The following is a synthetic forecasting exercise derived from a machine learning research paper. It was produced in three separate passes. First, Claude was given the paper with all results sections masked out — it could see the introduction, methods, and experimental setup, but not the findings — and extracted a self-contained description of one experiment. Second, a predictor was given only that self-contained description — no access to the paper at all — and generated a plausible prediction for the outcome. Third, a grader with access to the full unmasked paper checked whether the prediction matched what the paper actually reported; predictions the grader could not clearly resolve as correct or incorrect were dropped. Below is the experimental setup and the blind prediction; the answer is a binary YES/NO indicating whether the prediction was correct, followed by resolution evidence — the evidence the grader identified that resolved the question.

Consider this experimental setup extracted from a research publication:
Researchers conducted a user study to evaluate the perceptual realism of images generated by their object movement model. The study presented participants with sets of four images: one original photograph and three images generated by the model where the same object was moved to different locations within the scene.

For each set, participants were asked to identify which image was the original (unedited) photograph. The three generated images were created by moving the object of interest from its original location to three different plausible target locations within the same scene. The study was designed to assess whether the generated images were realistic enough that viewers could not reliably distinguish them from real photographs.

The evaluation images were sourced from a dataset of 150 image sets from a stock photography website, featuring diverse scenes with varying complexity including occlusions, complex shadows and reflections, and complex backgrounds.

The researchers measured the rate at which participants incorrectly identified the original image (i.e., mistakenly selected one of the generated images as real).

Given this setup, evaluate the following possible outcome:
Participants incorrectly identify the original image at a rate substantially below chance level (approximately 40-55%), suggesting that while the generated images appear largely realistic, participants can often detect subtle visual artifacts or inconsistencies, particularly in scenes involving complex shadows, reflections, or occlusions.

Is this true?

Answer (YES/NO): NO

────────────────────

* What to work on: Everything in the records must be returned exactly.

* Final answer:
The following is a synthetic forecasting exercise derived from a machine learning research paper. It was produced in three separate passes. First, Claude was given the paper with all results sections masked out — it could see the introduction, methods, and experimental setup, but not the findings — and extracted a self-contained description of one experiment. Second, a predictor was given only that self-contained description — no access to the paper at all — and generated a plausible prediction for the outcome. Third, a grader with access to the full unmasked paper checked whether the prediction matched what the paper actually reported; predictions the grader could not clearly resolve as correct or incorrect were dropped. Below is the experimental setup and the blind prediction; the answer is a binary YES/NO indicating whether the prediction was correct, followed by resolution evidence — the evidence the grader identified that resolved the question.

Consider this experimental setup extracted from a research publication:
Researchers conducted a user study to evaluate the perceptual realism of images generated by their object movement model. The study presented participants with sets of four images: one original photograph and three images generated by the model where the same object was moved to different locations within the scene.

For each set, participants were asked to identify which image was the original (unedited) photograph. The three generated images were created by moving the object of interest from its original location to three different plausible target locations within the same scene. The study was designed to assess whether the generated images were realistic enough that viewers could not reliably distinguish them from real photographs.

The evaluation images were sourced from a dataset of 150 image sets from a stock photography website, featuring diverse scenes with varying complexity including occlusions, complex shadows and reflections, and complex backgrounds.

The researchers measured the rate at which participants incorrectly identified the original image (i.e., mistakenly selected one of the generated images as real).

Given this setup, evaluate the following possible outcome:
Participants incorrectly identify the original image at a rate substantially below chance level (approximately 40-55%), suggesting that while the generated images appear largely realistic, participants can often detect subtle visual artifacts or inconsistencies, particularly in scenes involving complex shadows, reflections, or occlusions.

Is this true?

Answer (YES/NO): NO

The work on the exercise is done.